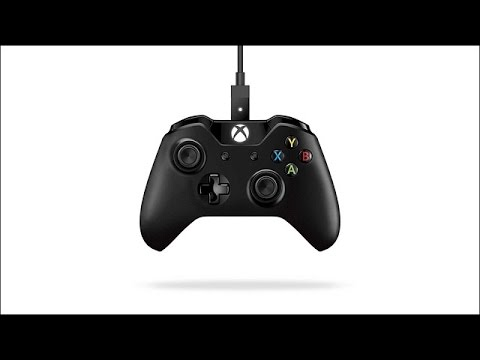 Xbox 360 Wireless Controller PC Adapter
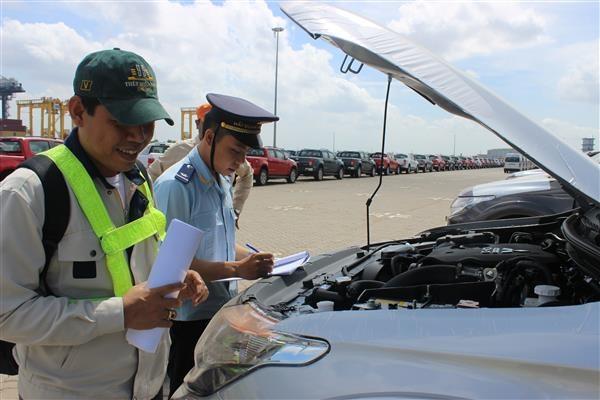 Hải quan TP. Hồ Chí Minh: Tăng thu gần 90 tỷ đồng từ công tác kiểm tra sau thông quan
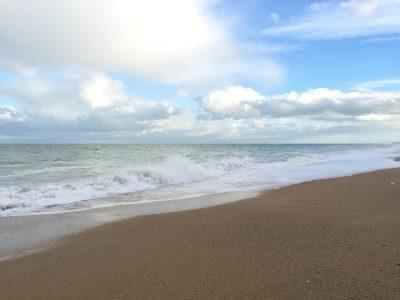 В Кузбассе открыли все пляжи и места отдыха у воды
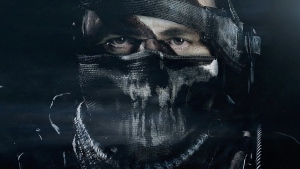 call of duty ghosts maske gesicht verkleidung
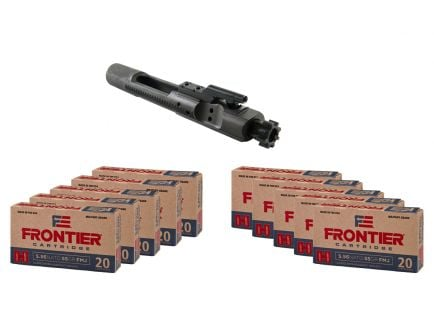 Toolcraft 5.56 Phosphate MPI Full-Auto BCG & 200rds of Hornady Frontier 5.56 NATO 55gr FMJ Ammo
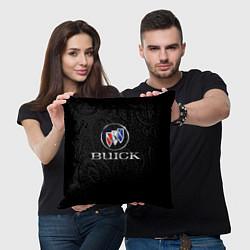 Подушка квадратная Buick цвета 3D-принт — фото 2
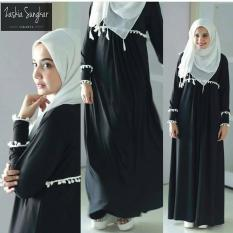 Zaskia Sungkar Dress Hitam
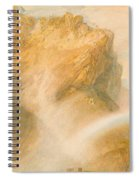 Upper Fall Of The Reichenbach - Rainbow Spiral Notebook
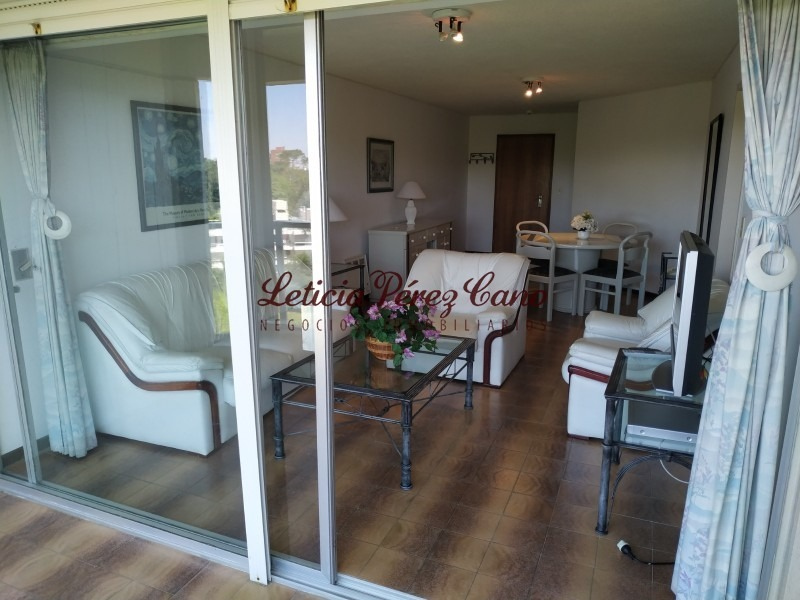 venta apartamento 2 dormitorios en roosevelt - ref: 11177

——————

* **Exercise**:
Repeat every entry exactly, but leave out the pictures.

* **Solution to this exercise**:
 Xbox 360 Wireless Controller PC Adapter
 Hải quan TP. Hồ Chí Minh: Tăng thu gần 90 tỷ đồng từ công tác kiểm tra sau thông quan
 В Кузбассе открыли все пляжи и места отдыха у воды
 call of duty ghosts maske gesicht verkleidung
 Toolcraft 5.56 Phosphate MPI Full-Auto BCG & 200rds of Hornady Frontier 5.56 NATO 55gr FMJ Ammo
 Подушка квадратная Buick цвета 3D-принт — фото 2
 Zaskia Sungkar Dress Hitam
 Upper Fall Of The Reichenbach - Rainbow Spiral Notebook
 venta apartamento 2 dormitorios en roosevelt - ref: 11177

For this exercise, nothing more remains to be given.